The primary purpose of the passage is to:
- point out a literary heritage to which Olsen’s work is related
- argue that Olsen’s understanding of class and gender is her greatest gift as a writer
- acknowledge Olsen’s importance as the leading spokesperson for a radical literary heritage
- urge literary critics to investigate the origins of a literary heritage
- suggest that Olsen’s work has been placed in a literary heritage to which it does not belong
I had chosen 3 because his writing influences women. But answer is given 1. Where is my point is wrong?
The author makes the point that Olsen is rooted in (i.e. follows, builds on) a radical literary heritage, but not that she is a leading spokesperson for such a heritage. This passage discusses the background of Olsen’s work. It does not touch on how important Olsen is, except in the first sentence which isn’t specifically about her radical heritage. Thus (3) is wrong.
(1) is correct because the core point of the paragraph is to explain how Olsen’s work relates to earlier radical writers and thinkers.

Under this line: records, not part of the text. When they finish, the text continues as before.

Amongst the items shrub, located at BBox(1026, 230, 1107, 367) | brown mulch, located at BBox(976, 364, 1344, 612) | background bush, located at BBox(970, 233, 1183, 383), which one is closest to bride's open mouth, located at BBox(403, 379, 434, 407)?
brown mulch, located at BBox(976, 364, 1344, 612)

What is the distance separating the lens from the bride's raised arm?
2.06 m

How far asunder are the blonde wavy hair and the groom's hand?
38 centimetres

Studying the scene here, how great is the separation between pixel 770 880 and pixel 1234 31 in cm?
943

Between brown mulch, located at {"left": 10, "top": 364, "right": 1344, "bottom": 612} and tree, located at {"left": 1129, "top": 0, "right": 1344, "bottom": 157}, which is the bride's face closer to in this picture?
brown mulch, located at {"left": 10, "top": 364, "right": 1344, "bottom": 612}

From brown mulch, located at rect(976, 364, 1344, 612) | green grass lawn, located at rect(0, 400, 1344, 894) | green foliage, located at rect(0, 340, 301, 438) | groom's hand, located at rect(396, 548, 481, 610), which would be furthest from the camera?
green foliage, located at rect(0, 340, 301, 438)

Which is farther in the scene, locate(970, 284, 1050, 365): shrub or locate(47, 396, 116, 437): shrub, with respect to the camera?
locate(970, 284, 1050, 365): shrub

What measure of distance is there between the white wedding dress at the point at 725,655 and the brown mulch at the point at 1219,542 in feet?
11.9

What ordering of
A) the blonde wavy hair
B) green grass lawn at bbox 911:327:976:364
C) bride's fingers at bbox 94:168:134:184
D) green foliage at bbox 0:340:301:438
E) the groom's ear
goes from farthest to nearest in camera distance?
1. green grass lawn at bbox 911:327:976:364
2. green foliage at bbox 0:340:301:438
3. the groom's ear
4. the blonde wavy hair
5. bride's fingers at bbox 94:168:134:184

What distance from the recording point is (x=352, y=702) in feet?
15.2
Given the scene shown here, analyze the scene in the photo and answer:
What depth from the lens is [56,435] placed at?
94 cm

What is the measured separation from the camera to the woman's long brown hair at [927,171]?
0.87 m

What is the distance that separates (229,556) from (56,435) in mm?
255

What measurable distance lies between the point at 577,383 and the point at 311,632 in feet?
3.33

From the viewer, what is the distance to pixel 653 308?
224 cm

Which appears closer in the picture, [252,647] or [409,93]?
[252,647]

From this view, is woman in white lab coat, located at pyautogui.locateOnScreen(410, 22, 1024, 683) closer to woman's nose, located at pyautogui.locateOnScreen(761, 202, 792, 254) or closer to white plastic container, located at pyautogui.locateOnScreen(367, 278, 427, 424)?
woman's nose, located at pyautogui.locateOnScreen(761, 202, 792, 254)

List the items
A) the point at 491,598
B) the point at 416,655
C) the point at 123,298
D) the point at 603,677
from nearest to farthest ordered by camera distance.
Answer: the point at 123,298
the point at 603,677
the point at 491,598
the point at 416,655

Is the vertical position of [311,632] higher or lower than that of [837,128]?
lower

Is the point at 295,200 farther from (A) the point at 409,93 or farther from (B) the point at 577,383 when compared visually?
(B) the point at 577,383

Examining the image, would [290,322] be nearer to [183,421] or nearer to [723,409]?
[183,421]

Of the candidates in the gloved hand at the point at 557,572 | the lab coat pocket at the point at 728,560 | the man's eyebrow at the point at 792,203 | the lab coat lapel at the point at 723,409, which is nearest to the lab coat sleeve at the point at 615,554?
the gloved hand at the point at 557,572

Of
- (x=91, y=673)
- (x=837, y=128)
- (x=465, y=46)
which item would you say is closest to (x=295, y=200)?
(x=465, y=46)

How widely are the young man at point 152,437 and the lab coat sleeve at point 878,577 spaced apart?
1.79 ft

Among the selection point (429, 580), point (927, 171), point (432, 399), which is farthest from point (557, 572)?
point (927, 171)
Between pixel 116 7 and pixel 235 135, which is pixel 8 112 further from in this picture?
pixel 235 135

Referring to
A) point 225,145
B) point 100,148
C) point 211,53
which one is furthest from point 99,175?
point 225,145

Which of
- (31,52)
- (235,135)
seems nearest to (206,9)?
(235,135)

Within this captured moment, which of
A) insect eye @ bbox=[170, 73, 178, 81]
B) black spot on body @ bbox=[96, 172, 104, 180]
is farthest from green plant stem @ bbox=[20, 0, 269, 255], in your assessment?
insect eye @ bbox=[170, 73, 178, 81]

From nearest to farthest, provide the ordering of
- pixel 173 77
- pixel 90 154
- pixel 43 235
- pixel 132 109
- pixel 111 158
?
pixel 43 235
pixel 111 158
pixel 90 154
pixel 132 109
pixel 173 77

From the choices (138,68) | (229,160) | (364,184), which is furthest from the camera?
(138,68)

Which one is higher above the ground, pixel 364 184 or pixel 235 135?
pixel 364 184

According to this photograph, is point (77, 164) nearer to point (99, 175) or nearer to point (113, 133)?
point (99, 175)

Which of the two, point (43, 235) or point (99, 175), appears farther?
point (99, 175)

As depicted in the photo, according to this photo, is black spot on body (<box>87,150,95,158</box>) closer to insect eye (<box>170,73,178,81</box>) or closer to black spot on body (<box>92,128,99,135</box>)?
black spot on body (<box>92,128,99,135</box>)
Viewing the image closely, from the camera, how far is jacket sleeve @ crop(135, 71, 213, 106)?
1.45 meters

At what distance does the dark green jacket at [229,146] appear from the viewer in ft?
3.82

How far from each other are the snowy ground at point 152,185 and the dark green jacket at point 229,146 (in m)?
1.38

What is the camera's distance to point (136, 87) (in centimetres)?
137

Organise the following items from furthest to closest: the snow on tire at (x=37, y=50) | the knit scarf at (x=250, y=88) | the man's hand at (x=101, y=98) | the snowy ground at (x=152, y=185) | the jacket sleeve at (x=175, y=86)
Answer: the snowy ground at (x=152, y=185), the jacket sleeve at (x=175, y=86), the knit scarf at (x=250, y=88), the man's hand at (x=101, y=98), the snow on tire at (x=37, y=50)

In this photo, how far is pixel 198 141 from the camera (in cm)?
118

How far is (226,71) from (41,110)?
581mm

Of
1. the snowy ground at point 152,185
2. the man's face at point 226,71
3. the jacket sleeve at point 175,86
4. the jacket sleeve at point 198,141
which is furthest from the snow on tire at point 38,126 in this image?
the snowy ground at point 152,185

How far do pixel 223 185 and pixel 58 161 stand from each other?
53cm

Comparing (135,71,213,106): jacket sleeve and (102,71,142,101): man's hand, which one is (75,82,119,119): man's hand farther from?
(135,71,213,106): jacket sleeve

(2) is wrong because the author does not emphasize Olsen’s understanding of gender or class. He merely asserts that she wrote about related topics. (4) is borderline: the author does urge readers to be aware of Olsen’s literary heritage, but he doesn’t specifically urge any investigation. (5) is wrong because the author doesn’t claim that Olsen doesn’t belong to the feminist heritage where she has been placed: he only claims that this isn’t her sole heritage.